Just a week ago, National Aeronautics and Space Administration (NASA) scheduled a press conference to announce a ‘huge discovery.’ The people behind NASA managed to be tight-lipped about it a few days before the announcement which caused speculations about what it might be.

It turned out, the discovery was indeed ‘HUGE’ because it is the culmination of Earth’s decades-long space exploration. NASA finally found, not just one, but seven earth-like exoplanets orbiting a star called TRAPPIST-1, closely resembling our own sun.

Source: National Aeronautics and Space Administration

Three of these planets in the particular solar system are believed to have liquid water on their rocky surfaces because the temperature is not too hot or cold. NASA claimed that liquid water may potentially exist on any of the seven, but the odds are best on those three.

According to Thomas Zurbuchen, associate administrator of the Science Mission Directorate at NASA Headquarters, “The discovery gives us a hint that finding a second Earth is not just a matter of if, but when.”

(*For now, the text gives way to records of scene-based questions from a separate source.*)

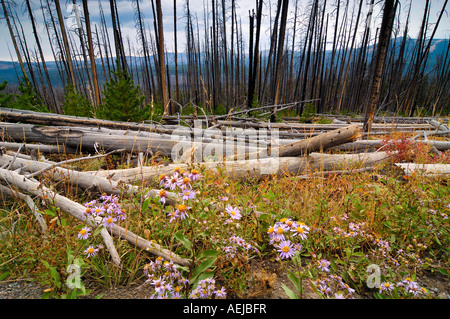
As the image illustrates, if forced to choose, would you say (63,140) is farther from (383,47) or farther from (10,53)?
(10,53)

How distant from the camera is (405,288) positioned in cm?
115

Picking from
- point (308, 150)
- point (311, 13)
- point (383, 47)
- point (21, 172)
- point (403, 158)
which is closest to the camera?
point (21, 172)

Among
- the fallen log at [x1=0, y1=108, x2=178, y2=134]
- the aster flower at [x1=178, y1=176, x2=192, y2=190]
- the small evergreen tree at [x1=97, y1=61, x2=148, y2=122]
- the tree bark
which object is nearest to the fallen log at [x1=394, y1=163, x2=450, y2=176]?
the tree bark

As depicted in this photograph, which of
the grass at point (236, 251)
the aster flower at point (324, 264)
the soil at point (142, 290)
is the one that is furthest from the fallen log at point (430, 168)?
the aster flower at point (324, 264)

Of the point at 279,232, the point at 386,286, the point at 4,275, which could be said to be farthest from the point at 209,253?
the point at 4,275

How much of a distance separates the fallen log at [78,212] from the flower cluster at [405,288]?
1.22m

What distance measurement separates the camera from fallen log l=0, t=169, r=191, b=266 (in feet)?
4.36

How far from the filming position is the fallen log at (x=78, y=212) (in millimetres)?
1328

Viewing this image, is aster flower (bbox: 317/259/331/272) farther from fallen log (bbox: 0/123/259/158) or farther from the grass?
fallen log (bbox: 0/123/259/158)

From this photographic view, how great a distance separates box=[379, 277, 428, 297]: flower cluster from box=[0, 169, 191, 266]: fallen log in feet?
3.99

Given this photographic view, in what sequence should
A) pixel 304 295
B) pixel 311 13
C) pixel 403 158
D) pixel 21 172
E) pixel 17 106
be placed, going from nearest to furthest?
1. pixel 304 295
2. pixel 21 172
3. pixel 403 158
4. pixel 17 106
5. pixel 311 13
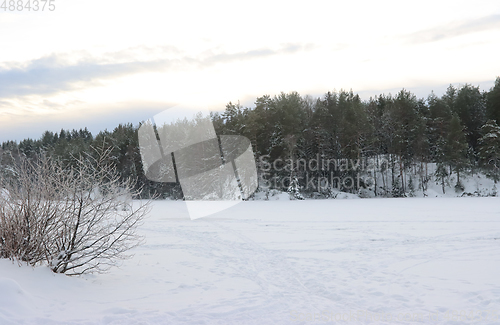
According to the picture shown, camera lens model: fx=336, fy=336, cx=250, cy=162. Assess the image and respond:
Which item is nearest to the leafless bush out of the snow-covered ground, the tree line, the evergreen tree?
the snow-covered ground

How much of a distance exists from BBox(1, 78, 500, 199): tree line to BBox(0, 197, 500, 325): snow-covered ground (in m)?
26.0

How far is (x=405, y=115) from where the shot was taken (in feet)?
127

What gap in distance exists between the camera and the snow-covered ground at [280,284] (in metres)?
5.16

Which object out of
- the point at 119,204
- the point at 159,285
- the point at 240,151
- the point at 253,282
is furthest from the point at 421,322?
the point at 240,151

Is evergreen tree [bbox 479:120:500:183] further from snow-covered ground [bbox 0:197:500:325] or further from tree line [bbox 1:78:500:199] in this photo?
snow-covered ground [bbox 0:197:500:325]

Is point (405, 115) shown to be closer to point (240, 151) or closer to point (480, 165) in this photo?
point (480, 165)

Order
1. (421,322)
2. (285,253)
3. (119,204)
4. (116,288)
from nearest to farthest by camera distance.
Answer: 1. (421,322)
2. (116,288)
3. (119,204)
4. (285,253)

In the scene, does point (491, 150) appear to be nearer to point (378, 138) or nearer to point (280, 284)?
point (378, 138)

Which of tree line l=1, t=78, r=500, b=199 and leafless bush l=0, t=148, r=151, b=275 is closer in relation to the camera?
leafless bush l=0, t=148, r=151, b=275

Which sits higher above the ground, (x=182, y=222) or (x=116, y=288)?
(x=116, y=288)

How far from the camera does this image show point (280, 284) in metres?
7.00

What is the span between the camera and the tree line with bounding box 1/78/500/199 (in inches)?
1432

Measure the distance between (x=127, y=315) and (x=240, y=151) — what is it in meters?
33.5

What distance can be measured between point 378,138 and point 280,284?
36483 millimetres
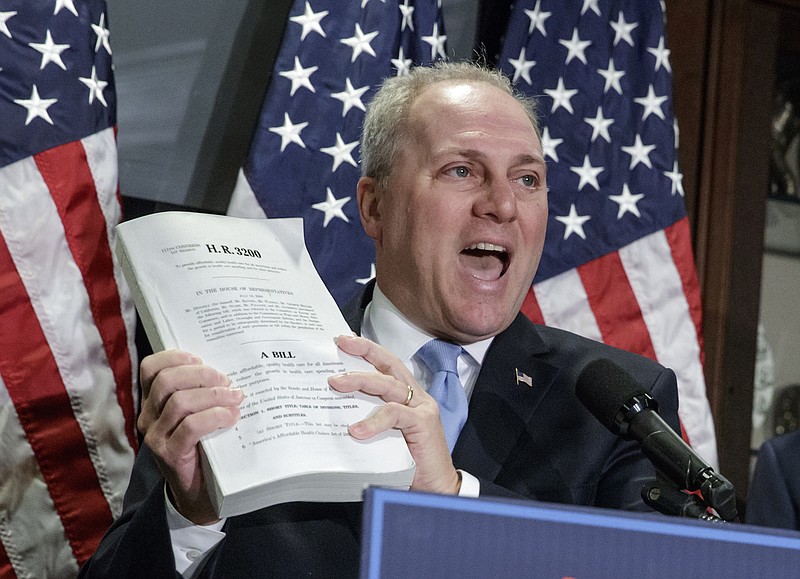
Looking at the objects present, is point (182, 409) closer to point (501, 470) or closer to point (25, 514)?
point (501, 470)

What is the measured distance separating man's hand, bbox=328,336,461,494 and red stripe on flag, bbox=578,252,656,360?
1621 millimetres

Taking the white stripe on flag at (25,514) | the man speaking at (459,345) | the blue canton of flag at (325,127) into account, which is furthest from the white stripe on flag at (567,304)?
the white stripe on flag at (25,514)

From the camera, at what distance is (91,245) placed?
7.90ft

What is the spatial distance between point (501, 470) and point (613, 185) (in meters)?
1.46

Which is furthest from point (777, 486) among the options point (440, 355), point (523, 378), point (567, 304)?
point (440, 355)

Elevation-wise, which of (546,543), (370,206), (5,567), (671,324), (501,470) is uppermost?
(546,543)

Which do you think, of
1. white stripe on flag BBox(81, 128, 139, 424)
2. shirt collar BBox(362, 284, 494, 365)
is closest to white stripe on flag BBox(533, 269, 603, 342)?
shirt collar BBox(362, 284, 494, 365)

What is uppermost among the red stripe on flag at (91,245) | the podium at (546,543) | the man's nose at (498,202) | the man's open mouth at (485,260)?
the podium at (546,543)

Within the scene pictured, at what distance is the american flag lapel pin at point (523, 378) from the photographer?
187cm

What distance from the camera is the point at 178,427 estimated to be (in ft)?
4.02

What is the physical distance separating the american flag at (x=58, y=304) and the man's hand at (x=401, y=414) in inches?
48.3

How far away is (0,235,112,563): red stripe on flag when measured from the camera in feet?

This is the first time scientists have found so many earth-sized planets in one solar system. The said group of planets is roughly 40 light years away; the closest habitable planets were ever discovered. No other star system has even been found to contain so many possible life planets of the kind to be necessary to contain aliens.

An artist’s impression of what the exoplanets’ surface may look likes.

Source: National Aeronautics and Space Administration

The James Webb Space Telescope which is set to launch in 2018 will give astronomers the ability to measure the chemical composition of exoplanet atmospheres. If the said planets contain gases like ozone, oxygen, or methane, there is a high probability that life could exist there. NASA believes that they would gather more data about these planets in a few years.

Will humanity be able to migrate to these planets? Well, still not likely. See, one light year is approximately 6 trillion miles and it would take even the fastest spacecraft 18,499 years to travel one light year. But still, we can never tell how fast technology would evolve in the next couple of years.